31 C
Semarang
Kamis, 6 Mei 2021

Relokasi BKT Tuntas sebelum Agustus

SEMARANG – Pemerintah pusat meminta agar Pemkot Semarang mempercepat pembebasan lahan proyek normalisasi Sungai Banjir Kanal Timur (BKT). Wali Kota Semarang Hendrar Prihadi meminta kepada jajarannya agar relokasi Pedagang Kaki Lima (PKL) maupun bangunan rumah di sepanjang bantaran Sungai BKT bisa tuntas sebelum Agustus mendatang. Termasuk mempercepat penyiapan lahan relokasi, baik untuk PKL yang akan ditempatkan di Pasar Klitikan Pedurungan, maupun warga yang terkena dampak untuk ditempatkan di rumah susun.

”Rekomendasi dari pusat, lelang akan dilaksanakan Agustus. Sehingga kami diminta untuk melakukan percepatan,” kata Hendi –sapaan akrab Hendrar Prihadi, Selasa (24/1).

Pihaknya mengaku telah memerintahkan kepada jajarannya untuk mempercepat kesiapan lahan relokasi.

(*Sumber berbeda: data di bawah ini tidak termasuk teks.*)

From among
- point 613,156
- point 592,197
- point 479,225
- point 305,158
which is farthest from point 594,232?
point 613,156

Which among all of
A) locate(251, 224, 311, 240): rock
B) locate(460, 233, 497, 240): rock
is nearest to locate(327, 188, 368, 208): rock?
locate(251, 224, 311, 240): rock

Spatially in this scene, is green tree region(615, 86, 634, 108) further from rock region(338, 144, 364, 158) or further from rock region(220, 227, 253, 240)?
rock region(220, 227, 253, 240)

Baik di Pasar Klitikan Penggaron, maupun lokasi di luar pasar tersebut. Selain itu, relokasi bagi penghuni rumah di sepanjang bantaran Sungai BKT untuk menempati rumah susun. ”Pemindahan pedagang maupun relokasi warga bantaran BKT agar bisa tuntas sebelum Agustus,” katanya.

Dikatakan, pembangunan Rusun Meteseh Tembalang, saat ini masih dalam proses pengurukan. Sehingga belum bisa dilakukan pembangunan fisik. Tetapi, pihaknya telah meminta agar proses penyiapan pembangunan rusun ini dipercepat supaya bisa digunakan untuk menampung warga bantaran BKT.

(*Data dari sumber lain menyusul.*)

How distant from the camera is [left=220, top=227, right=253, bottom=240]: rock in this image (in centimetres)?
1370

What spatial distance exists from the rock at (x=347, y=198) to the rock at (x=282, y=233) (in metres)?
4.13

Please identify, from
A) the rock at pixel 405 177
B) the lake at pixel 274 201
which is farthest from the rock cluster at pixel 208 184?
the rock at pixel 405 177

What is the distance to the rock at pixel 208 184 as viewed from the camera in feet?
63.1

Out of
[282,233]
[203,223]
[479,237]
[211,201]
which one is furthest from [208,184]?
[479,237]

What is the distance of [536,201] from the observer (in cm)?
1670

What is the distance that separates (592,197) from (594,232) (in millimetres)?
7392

Kepala Dinas Perdagangan Kota Semarang, Fajar Purwoto, mengatakan, Februari nanti pihaknya akan sosialisasi terakhir untuk PKL Barito atau sepanjang Sungai BKT, hingga Tambak Rejo, serta Jalan Unta hingga Tambakrejo. ”Totalnya ada 1.508 PKL akan kami relokasi ke Pasar Klitikan Penggaron,” katanya.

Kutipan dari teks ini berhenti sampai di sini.